• Selected passage
The concept of the Ideal Medical Practice was founded by Gordon Moore in 2001 well before the health information technology sea change.
Today there is an overemphasis on electronic medical records. Unfortunately, as many adopters have learned the EHR may not contribute to improved medical care, but decreased efficiency and increased frustration to all health care providers. Most of this has been inflicted by government and health insurance companies.
The work flow has been adapted to boiler plate electronic health record design, rather than EHR designed to the work flow. At first glance this is the main reason for intense provider dissatisfaction with most current software design. Another contribution is the rapid increase of requirements due to simultaneous demands of meaningful use, changing to the ICD 10 codes, new requirements for management of accountable care organizations and a finite limit to resources for the requirements. The cost of these changes was partially offset by HITECH incentives, although they were inadequate for many providers. Ongoing maintenance requirements were totally ignored by HITECH.
All of these factors increase the likelihood of physician burnout. Physicians are trained and inherently devoted to caring for patients with complex problems. EHRs create one more energy drain for doctors and nurses alike. It has upset the balance of work-life, health and wellness.
The burden falls to providers facing diminished reimbursements. Decreasing profitably and outright becoming insolvent in today's environment weight heavily upon physicians who are now locked in by obligations, ongoing professional responsibilities add to hopelessness, and despondency. Physicians are trained to overcome difficult situations, and can manage problems. EHRs and bureaucracy are often not manageable and greatly influence physician wellness.

• Problems to work on
1. From the passage on electronic health records, list every item that the text says EHRs have upset the balance of.
2. Answer these questions from the passage on electronic health records:
(a) Who founded the concept of the Ideal Medical Practice, and in what year?
(b) What did HITECH totally ignore?
(c) According to the text, who inflicted most of the decreased efficiency and increased frustration?

• Dataset extract
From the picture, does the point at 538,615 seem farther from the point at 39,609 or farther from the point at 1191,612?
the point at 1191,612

==

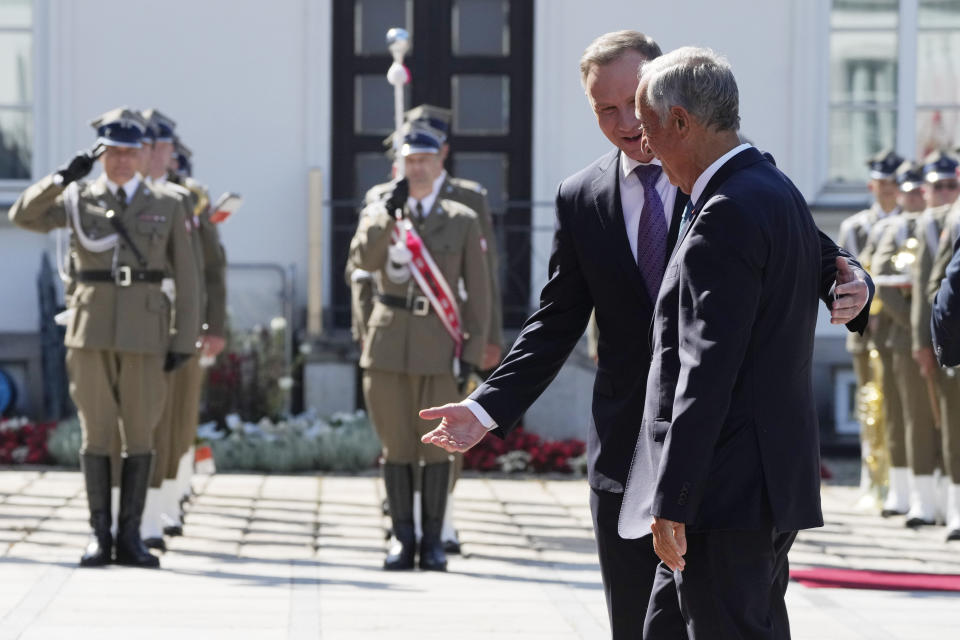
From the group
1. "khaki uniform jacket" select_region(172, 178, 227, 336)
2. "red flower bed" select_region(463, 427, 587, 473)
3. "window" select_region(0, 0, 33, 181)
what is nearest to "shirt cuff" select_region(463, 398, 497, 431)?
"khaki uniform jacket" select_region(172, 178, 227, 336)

• Completed exercise
1.
- work-life
- health
- wellness

2.
(a) Gordon Moore, in 2001.
(b) Ongoing maintenance requirements.
(c) Government and health insurance companies.